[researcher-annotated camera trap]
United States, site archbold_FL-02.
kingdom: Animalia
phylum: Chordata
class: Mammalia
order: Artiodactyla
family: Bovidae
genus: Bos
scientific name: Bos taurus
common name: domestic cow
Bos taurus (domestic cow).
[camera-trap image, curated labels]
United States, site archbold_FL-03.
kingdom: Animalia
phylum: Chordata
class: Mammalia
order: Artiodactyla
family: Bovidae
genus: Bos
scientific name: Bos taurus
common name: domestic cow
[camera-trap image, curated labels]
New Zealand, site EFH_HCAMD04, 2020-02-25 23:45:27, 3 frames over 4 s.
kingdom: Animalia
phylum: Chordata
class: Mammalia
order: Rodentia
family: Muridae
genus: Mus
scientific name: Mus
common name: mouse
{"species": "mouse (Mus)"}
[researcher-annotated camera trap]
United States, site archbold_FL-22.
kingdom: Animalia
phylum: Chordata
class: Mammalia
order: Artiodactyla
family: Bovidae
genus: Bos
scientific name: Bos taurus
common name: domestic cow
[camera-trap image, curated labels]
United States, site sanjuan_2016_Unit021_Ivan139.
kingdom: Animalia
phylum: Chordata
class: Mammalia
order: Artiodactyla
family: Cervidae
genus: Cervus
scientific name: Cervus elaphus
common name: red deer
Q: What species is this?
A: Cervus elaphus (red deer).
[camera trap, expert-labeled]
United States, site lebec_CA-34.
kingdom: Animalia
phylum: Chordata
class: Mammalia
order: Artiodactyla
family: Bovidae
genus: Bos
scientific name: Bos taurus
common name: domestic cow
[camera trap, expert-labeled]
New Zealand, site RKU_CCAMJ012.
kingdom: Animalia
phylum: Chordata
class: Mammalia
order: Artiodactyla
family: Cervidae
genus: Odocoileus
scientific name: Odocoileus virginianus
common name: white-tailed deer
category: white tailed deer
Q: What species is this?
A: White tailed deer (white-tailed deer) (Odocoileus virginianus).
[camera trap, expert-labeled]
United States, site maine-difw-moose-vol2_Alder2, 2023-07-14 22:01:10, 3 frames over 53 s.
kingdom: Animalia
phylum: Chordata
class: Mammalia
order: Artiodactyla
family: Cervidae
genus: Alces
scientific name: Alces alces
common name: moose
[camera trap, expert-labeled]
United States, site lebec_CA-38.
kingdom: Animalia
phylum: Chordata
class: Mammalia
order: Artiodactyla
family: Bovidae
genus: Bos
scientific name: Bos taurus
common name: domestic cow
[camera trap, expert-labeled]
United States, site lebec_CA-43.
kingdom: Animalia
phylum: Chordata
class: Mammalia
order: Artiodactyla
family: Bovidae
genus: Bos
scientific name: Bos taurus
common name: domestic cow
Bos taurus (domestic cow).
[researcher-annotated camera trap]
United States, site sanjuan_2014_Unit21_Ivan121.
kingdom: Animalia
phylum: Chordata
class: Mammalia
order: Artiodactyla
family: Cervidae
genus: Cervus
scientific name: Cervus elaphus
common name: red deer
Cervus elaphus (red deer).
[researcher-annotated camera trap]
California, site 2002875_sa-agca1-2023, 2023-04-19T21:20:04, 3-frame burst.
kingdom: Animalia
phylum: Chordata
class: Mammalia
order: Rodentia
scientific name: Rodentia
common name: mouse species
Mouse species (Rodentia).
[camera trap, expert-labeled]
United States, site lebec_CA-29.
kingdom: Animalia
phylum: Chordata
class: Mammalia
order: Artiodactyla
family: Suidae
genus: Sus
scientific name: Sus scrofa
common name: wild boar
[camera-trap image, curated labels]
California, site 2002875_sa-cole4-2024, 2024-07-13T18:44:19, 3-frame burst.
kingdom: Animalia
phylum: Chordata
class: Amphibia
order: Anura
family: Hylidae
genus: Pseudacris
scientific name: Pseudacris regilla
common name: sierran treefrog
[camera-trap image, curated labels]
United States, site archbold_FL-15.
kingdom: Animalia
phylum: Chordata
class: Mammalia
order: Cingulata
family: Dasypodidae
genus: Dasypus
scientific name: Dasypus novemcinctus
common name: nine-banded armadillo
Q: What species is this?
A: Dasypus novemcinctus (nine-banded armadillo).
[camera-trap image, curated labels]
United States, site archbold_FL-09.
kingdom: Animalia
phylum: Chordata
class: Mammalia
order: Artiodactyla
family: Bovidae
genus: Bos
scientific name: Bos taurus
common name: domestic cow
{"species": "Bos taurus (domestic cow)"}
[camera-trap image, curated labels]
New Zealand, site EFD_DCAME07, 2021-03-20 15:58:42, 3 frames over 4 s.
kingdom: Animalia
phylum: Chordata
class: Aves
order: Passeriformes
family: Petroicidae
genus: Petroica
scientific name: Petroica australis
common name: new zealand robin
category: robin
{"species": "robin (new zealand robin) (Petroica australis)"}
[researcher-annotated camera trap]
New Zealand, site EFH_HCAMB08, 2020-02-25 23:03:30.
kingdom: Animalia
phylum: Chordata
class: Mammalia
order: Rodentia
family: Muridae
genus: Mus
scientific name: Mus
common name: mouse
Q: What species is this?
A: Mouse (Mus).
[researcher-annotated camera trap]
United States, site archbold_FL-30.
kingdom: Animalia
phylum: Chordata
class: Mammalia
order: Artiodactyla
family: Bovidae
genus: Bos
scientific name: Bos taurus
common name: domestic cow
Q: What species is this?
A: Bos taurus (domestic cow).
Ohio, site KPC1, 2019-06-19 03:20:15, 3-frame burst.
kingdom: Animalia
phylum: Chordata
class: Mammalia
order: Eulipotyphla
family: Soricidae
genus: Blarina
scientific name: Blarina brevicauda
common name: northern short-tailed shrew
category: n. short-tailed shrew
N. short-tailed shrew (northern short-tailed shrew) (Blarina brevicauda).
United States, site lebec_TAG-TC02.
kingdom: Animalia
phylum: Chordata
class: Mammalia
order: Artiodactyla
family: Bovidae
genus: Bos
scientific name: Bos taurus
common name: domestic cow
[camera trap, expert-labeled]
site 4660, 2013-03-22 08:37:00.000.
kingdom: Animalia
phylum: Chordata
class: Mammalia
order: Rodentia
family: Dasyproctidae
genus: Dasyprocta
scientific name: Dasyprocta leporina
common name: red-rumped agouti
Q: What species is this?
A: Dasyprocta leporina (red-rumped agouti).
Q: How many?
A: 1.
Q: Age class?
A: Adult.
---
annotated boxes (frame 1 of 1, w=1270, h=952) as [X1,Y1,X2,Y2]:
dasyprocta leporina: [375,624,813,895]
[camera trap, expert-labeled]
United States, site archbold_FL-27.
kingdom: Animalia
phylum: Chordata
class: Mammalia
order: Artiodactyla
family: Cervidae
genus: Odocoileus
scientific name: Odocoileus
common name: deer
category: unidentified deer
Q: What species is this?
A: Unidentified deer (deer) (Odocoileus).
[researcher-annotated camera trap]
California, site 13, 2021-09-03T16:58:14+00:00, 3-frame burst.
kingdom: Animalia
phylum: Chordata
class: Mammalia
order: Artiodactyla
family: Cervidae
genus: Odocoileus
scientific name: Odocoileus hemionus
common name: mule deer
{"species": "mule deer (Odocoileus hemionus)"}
□ □ □ □
● **WHAT YOU SHOULD DO**: Please write out the entries exactly, keeping every line intact.

● **WRITTEN ANSWER**:
[researcher-annotated camera trap]
United States, site archbold_FL-02.
kingdom: Animalia
phylum: Chordata
class: Mammalia
order: Artiodactyla
family: Bovidae
genus: Bos
scientific name: Bos taurus
common name: domestic cow
Bos taurus (domestic cow).
[camera-trap image, curated labels]
United States, site archbold_FL-03.
kingdom: Animalia
phylum: Chordata
class: Mammalia
order: Artiodactyla
family: Bovidae
genus: Bos
scientific name: Bos taurus
common name: domestic cow
[camera-trap image, curated labels]
New Zealand, site EFH_HCAMD04, 2020-02-25 23:45:27, 3 frames over 4 s.
kingdom: Animalia
phylum: Chordata
class: Mammalia
order: Rodentia
family: Muridae
genus: Mus
scientific name: Mus
common name: mouse
{"species": "mouse (Mus)"}
[researcher-annotated camera trap]
United States, site archbold_FL-22.
kingdom: Animalia
phylum: Chordata
class: Mammalia
order: Artiodactyla
family: Bovidae
genus: Bos
scientific name: Bos taurus
common name: domestic cow
[camera-trap image, curated labels]
United States, site sanjuan_2016_Unit021_Ivan139.
kingdom: Animalia
phylum: Chordata
class: Mammalia
order: Artiodactyla
family: Cervidae
genus: Cervus
scientific name: Cervus elaphus
common name: red deer
Q: What species is this?
A: Cervus elaphus (red deer).
[camera trap, expert-labeled]
United States, site lebec_CA-34.
kingdom: Animalia
phylum: Chordata
class: Mammalia
order: Artiodactyla
family: Bovidae
genus: Bos
scientific name: Bos taurus
common name: domestic cow
[camera trap, expert-labeled]
New Zealand, site RKU_CCAMJ012.
kingdom: Animalia
phylum: Chordata
class: Mammalia
order: Artiodactyla
family: Cervidae
genus: Odocoileus
scientific name: Odocoileus virginianus
common name: white-tailed deer
category: white tailed deer
Q: What species is this?
A: White tailed deer (white-tailed deer) (Odocoileus virginianus).
[camera trap, expert-labeled]
United States, site maine-difw-moose-vol2_Alder2, 2023-07-14 22:01:10, 3 frames over 53 s.
kingdom: Animalia
phylum: Chordata
class: Mammalia
order: Artiodactyla
family: Cervidae
genus: Alces
scientific name: Alces alces
common name: moose
[camera trap, expert-labeled]
United States, site lebec_CA-38.
kingdom: Animalia
phylum: Chordata
class: Mammalia
order: Artiodactyla
family: Bovidae
genus: Bos
scientific name: Bos taurus
common name: domestic cow
[camera trap, expert-labeled]
United States, site lebec_CA-43.
kingdom: Animalia
phylum: Chordata
class: Mammalia
order: Artiodactyla
family: Bovidae
genus: Bos
scientific name: Bos taurus
common name: domestic cow
Bos taurus (domestic cow).
[researcher-annotated camera trap]
United States, site sanjuan_2014_Unit21_Ivan121.
kingdom: Animalia
phylum: Chordata
class: Mammalia
order: Artiodactyla
family: Cervidae
genus: Cervus
scientific name: Cervus elaphus
common name: red deer
Cervus elaphus (red deer).
[researcher-annotated camera trap]
California, site 2002875_sa-agca1-2023, 2023-04-19T21:20:04, 3-frame burst.
kingdom: Animalia
phylum: Chordata
class: Mammalia
order: Rodentia
scientific name: Rodentia
common name: mouse species
Mouse species (Rodentia).
[camera trap, expert-labeled]
United States, site lebec_CA-29.
kingdom: Animalia
phylum: Chordata
class: Mammalia
order: Artiodactyla
family: Suidae
genus: Sus
scientific name: Sus scrofa
common name: wild boar
[camera-trap image, curated labels]
California, site 2002875_sa-cole4-2024, 2024-07-13T18:44:19, 3-frame burst.
kingdom: Animalia
phylum: Chordata
class: Amphibia
order: Anura
family: Hylidae
genus: Pseudacris
scientific name: Pseudacris regilla
common name: sierran treefrog
[camera-trap image, curated labels]
United States, site archbold_FL-15.
kingdom: Animalia
phylum: Chordata
class: Mammalia
order: Cingulata
family: Dasypodidae
genus: Dasypus
scientific name: Dasypus novemcinctus
common name: nine-banded armadillo
Q: What species is this?
A: Dasypus novemcinctus (nine-banded armadillo).
[camera-trap image, curated labels]
United States, site archbold_FL-09.
kingdom: Animalia
phylum: Chordata
class: Mammalia
order: Artiodactyla
family: Bovidae
genus: Bos
scientific name: Bos taurus
common name: domestic cow
{"species": "Bos taurus (domestic cow)"}
[camera-trap image, curated labels]
New Zealand, site EFD_DCAME07, 2021-03-20 15:58:42, 3 frames over 4 s.
kingdom: Animalia
phylum: Chordata
class: Aves
order: Passeriformes
family: Petroicidae
genus: Petroica
scientific name: Petroica australis
common name: new zealand robin
category: robin
{"species": "robin (new zealand robin) (Petroica australis)"}
[researcher-annotated camera trap]
New Zealand, site EFH_HCAMB08, 2020-02-25 23:03:30.
kingdom: Animalia
phylum: Chordata
class: Mammalia
order: Rodentia
family: Muridae
genus: Mus
scientific name: Mus
common name: mouse
Q: What species is this?
A: Mouse (Mus).
[researcher-annotated camera trap]
United States, site archbold_FL-30.
kingdom: Animalia
phylum: Chordata
class: Mammalia
order: Artiodactyla
family: Bovidae
genus: Bos
scientific name: Bos taurus
common name: domestic cow
Q: What species is this?
A: Bos taurus (domestic cow).
Ohio, site KPC1, 2019-06-19 03:20:15, 3-frame burst.
kingdom: Animalia
phylum: Chordata
class: Mammalia
order: Eulipotyphla
family: Soricidae
genus: Blarina
scientific name: Blarina brevicauda
common name: northern short-tailed shrew
category: n. short-tailed shrew
N. short-tailed shrew (northern short-tailed shrew) (Blarina brevicauda).
United States, site lebec_TAG-TC02.
kingdom: Animalia
phylum: Chordata
class: Mammalia
order: Artiodactyla
family: Bovidae
genus: Bos
scientific name: Bos taurus
common name: domestic cow
[camera trap, expert-labeled]
site 4660, 2013-03-22 08:37:00.000.
kingdom: Animalia
phylum: Chordata
class: Mammalia
order: Rodentia
family: Dasyproctidae
genus: Dasyprocta
scientific name: Dasyprocta leporina
common name: red-rumped agouti
Q: What species is this?
A: Dasyprocta leporina (red-rumped agouti).
Q: How many?
A: 1.
Q: Age class?
A: Adult.
---
annotated boxes (frame 1 of 1, w=1270, h=952) as [X1,Y1,X2,Y2]:
dasyprocta leporina: [375,624,813,895]
[camera trap, expert-labeled]
United States, site archbold_FL-27.
kingdom: Animalia
phylum: Chordata
class: Mammalia
order: Artiodactyla
family: Cervidae
genus: Odocoileus
scientific name: Odocoileus
common name: deer
category: unidentified deer
Q: What species is this?
A: Unidentified deer (deer) (Odocoileus).
[researcher-annotated camera trap]
California, site 13, 2021-09-03T16:58:14+00:00, 3-frame burst.
kingdom: Animalia
phylum: Chordata
class: Mammalia
order: Artiodactyla
family: Cervidae
genus: Odocoileus
scientific name: Odocoileus hemionus
common name: mule deer
{"species": "mule deer (Odocoileus hemionus)"}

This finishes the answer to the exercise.